At one point, with my eyes closed, I hear myself say, “Everybody leaves.” Gayle asks me to stay with that, to notice how my body feels when I focus on the statement that everybody leaves. My stomach begins to swirl inside. I feel nervous and scared. My chest tightens and my breathing goes shallow. I am angry and I want to yell. I report all of this to Gayle with my eyes still closed.
Gayle has me put one hand on my belly and one hand on my chest. My desire to yell intensifies. I hold that position for several moments. Then she asks if I want to yell with my eyes open or closed. As I consider this, I notice the energy shift inside me. I breathe the intensity down, calm it through my breath and swallow the yell. I no longer want to yell, I don’t want to speak this anger.
This is where Gayle gets really clear and instructive. She tells me that moment, right there, is a major piece of our work – learning to cross that chasm of not swallowing down my emotions, of not shrinking away, of giving all the parts of myself a chance to speak, to yell, to emote, to exist and be seen, heard, validated. I can feel the passion in her voice, hear the depth of her tenderness towards me. Her dark brown eyes and warm smile emanate love and acceptance.
Somehow I find my words to ask, “Now can I sit on the floor? Are we done yet?”
“Yes, of course, we’re finished with EMDR for today, but we’re not out of time.” I push my chair out of the way and settle myself on the carpet in front of her. My arms are folded across Gayle’s lap and I let myself lay my head down, waiting for the tears to flow. She puts one hand on my shoulder to soothe me.
In that moment, I am struck by how much overlap there is in the work I am doing in each realm of therapy. I notice the way these pieces are knit together within me. With Gayle I feel compelled to use my voice in a big way, and then I swallow it down. In scene with Ma’am, I’m encouraged to sound more like a lion and less like a mouse. I get praised for making noise there, both to speak my desire, and to process the intensity of impact and sensation I am experiencing. At women’s group, I talk back to suicide, and speak openly about being angry.
In all of these places my work is the same – to learn how to be in my body, to find and amplify my voice, to show up and be seen, to cultivate genuine presence. The venues are so different, and yet they aren’t. It is all therapy. It is all self-work. It is all part of constructing the authentic life I want. The work tangles in and around itself as I move between these connections. These are the primary places my body receives touch. These are the places where I get to be an embodied emotional creature. These are the places I am seen and held. This is where I am learning to heal.
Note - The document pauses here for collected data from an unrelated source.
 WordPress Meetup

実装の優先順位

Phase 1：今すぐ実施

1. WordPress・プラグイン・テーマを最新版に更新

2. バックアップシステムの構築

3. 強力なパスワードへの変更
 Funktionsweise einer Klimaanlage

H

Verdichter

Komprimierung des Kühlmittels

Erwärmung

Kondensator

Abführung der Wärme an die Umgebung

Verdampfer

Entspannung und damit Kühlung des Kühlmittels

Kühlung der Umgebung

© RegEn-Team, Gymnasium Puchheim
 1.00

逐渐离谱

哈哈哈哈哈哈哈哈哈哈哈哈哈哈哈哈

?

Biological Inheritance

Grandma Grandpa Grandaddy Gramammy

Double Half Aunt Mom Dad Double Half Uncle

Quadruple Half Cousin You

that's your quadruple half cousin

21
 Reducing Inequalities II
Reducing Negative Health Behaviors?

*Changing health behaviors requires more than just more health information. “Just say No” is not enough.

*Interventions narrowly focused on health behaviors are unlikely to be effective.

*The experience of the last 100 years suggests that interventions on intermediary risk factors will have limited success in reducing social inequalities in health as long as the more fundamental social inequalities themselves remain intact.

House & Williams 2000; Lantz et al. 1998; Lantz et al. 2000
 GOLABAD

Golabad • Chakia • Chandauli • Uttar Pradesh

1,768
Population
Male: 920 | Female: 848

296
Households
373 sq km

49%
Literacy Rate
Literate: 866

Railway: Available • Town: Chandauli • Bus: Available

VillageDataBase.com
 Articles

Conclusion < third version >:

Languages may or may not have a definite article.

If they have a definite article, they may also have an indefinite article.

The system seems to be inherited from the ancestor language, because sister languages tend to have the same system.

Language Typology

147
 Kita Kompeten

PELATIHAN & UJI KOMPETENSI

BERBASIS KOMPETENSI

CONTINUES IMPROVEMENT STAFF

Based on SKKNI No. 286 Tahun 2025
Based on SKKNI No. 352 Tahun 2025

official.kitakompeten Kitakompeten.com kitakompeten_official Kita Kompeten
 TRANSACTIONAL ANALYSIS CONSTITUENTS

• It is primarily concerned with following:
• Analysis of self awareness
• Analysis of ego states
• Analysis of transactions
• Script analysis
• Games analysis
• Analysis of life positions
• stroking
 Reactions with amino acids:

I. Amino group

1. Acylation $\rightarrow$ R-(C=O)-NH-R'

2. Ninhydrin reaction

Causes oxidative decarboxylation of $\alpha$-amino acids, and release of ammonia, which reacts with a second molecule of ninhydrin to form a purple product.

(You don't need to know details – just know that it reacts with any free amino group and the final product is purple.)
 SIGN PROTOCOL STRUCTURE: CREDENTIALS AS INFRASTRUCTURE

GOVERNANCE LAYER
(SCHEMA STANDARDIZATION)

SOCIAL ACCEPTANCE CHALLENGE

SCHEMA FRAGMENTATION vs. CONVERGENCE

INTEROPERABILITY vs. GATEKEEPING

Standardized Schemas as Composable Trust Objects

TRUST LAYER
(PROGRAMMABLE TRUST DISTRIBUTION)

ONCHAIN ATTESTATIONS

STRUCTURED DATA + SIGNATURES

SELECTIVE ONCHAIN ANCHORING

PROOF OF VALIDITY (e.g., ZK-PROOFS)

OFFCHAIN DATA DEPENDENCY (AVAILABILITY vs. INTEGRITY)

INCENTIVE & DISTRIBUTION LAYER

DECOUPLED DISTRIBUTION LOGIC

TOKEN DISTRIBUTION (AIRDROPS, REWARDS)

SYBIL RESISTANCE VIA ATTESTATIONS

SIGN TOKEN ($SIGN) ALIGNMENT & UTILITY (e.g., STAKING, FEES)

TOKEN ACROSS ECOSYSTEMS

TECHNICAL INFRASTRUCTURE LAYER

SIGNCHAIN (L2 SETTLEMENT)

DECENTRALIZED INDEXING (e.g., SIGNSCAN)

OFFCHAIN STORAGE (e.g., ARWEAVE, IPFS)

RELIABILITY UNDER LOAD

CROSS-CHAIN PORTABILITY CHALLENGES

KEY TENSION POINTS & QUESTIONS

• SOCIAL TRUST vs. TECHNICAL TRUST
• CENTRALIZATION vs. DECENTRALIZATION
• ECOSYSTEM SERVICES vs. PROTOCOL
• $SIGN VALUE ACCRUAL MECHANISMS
Our session ends before I have time to voice any of this to Gayle. We’ve been sitting in silence, connected through touch and shared emotional experience. I stand up slowly, checking to make sure my feet aren’t asleep from sitting cross-legged. I ask for a hug and she holds me tight. When we pull away, I start to thank her but she gets there first. “Thank you for letting me in this far. This is powerful, core work we’re doing. I’m honored.” My words fall silent but a shy smile crosses my lips as I step away and walk out the door.
Megan Jennifer writes memoir about grief, love, identity, family, therapy and tangled relationships. Her work has been published in two anthologies and she is working on her first book.